Even today, less than 15% of photos have no eye contact.
But according to Davis, if your profile solely includes photos of yourself as a bridesmaid or groomsman, this could boost your date's expectations a little too much.
The above photo of TI reporter Megan Willett is closer to what she looks like on a day-to-day basis. "I know that's contrary to what a lot of people are doing but you have someone's attention for only a few seconds so it's best to keep the focus on you," she said.
Then we ran each picture through a variety of analysis scripts (in our case, neural nets that detected smiles and eye contact) as well as tagged each one by hand until total agreement was reached. The explanation given (that they “[feared it] would skew [their] results”) is no explanation at all.

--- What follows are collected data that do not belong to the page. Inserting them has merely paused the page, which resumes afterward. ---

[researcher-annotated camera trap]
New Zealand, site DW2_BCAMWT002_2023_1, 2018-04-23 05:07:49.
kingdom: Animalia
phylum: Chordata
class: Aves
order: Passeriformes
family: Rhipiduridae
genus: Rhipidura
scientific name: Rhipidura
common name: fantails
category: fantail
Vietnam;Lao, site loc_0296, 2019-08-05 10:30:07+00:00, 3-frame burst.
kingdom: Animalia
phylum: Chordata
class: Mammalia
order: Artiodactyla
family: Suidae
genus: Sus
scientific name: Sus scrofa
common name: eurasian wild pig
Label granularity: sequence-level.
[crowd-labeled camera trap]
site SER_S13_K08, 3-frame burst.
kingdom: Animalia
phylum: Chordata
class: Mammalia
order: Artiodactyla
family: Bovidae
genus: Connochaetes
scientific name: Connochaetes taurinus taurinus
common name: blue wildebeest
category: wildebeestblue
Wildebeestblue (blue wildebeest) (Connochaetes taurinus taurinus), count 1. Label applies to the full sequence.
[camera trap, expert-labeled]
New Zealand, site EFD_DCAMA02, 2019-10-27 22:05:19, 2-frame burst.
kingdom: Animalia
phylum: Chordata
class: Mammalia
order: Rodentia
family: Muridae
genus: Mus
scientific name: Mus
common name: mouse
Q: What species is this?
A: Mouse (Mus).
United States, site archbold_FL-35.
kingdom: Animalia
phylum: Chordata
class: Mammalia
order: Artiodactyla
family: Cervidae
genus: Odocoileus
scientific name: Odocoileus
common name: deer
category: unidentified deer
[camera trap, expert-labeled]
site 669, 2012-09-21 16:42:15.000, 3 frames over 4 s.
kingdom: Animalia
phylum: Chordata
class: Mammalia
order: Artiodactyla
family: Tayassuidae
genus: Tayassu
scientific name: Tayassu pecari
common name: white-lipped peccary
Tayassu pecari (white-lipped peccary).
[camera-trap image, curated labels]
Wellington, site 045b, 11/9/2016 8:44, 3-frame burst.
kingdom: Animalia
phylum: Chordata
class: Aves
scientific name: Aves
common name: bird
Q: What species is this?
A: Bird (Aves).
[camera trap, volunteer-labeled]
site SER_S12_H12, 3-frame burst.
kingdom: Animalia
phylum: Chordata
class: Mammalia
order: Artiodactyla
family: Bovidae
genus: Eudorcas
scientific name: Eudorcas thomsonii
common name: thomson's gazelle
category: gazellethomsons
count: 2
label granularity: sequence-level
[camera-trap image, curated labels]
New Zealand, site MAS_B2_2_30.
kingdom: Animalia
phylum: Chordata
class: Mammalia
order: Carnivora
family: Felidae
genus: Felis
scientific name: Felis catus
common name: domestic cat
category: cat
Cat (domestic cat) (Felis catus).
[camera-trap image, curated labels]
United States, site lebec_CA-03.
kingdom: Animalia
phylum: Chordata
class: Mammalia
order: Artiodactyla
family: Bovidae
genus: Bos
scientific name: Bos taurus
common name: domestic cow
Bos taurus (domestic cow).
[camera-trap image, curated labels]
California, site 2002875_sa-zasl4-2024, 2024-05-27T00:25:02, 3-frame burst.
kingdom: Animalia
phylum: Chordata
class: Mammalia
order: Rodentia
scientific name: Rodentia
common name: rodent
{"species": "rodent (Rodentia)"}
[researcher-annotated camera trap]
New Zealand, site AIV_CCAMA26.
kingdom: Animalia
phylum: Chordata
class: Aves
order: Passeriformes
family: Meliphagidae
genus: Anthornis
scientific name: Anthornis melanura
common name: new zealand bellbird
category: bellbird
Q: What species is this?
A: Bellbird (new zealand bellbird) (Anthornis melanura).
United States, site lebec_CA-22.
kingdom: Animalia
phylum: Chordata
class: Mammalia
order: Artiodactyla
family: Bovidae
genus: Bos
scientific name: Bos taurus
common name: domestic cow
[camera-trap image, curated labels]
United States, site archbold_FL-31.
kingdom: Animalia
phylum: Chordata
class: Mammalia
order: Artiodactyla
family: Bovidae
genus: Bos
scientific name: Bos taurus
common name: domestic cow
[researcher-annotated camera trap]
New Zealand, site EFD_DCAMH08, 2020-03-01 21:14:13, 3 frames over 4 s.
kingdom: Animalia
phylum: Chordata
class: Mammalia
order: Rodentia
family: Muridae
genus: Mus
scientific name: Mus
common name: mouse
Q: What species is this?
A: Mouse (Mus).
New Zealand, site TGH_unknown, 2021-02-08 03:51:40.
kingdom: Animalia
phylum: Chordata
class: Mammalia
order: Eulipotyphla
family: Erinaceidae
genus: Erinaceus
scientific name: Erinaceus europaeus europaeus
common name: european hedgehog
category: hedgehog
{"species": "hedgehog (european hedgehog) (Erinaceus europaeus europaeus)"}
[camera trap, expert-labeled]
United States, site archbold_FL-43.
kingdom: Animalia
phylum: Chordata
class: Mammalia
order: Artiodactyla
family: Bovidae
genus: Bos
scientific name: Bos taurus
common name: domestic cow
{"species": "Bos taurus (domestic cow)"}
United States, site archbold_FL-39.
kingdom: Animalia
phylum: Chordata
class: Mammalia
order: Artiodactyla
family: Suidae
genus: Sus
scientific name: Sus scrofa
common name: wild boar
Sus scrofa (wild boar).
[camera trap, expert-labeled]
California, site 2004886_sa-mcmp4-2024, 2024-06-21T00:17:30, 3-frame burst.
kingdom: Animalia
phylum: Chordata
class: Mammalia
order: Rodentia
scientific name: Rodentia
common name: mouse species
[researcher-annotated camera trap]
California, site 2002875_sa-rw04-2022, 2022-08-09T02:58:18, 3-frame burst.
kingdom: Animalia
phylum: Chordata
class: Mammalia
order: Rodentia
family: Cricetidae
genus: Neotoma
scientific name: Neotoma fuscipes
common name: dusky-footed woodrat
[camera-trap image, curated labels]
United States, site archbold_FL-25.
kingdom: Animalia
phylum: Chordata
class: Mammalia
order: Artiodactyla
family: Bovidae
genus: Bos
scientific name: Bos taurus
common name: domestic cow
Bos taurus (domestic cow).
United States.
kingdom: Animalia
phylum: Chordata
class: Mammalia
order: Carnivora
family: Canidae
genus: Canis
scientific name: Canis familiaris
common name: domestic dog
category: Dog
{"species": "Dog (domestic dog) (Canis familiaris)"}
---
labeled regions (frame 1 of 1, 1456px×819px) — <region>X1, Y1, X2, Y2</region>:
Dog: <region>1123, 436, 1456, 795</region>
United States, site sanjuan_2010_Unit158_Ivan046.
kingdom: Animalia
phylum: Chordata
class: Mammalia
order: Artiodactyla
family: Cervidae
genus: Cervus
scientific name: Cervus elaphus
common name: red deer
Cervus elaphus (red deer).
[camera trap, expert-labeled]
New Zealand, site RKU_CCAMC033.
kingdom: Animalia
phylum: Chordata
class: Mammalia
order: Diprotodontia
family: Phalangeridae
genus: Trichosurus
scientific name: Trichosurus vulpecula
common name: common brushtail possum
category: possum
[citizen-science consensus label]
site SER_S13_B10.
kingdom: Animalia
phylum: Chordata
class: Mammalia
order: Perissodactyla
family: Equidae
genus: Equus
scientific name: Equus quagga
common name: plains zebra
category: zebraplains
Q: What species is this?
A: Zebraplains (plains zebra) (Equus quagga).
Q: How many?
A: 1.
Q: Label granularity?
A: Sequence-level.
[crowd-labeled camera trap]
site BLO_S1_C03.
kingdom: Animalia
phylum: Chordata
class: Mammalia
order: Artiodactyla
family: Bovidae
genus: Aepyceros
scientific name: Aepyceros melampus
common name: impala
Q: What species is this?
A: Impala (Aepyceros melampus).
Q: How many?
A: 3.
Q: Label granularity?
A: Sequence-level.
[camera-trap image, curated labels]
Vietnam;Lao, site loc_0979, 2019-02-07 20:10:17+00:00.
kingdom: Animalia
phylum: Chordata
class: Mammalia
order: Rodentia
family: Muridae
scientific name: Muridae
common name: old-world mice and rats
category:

Finally, we used Photofeeler attractiveness ratings to gauge the success of the various photo types (smiling, not smiling, eye contact, no eye contact). our own: Ok Cupid’s data said that not smiling and not making eye contact was better. They didn’t have to “fear” anything because, in all likelihood, they first ran their numbers with these populations included.
This tip originated on the Ok Cupid’s Ok Trends blog in January 2010.
The post was called The 4 Big Myths of Profile Pictures.
Using Tinder or any other dating site can come with a boatload of anxiety. Worrying you may be overselling yourself with your photo selection. We asked online dating expert Laurie Davis, founder of the online dating concierge service e Flirt and author of Love @ First Click, for some tips for making your Tinder photos represent not only your best self, but also your true self.
It makes sense that you'd want to post only the best photos on your dating profile. Read on for her tips and learn how to best represent yourself through online dating photos.
Building on the previous point, there’s the question of how many pictures of men not smiling and not making eye contact were in the data set to begin with.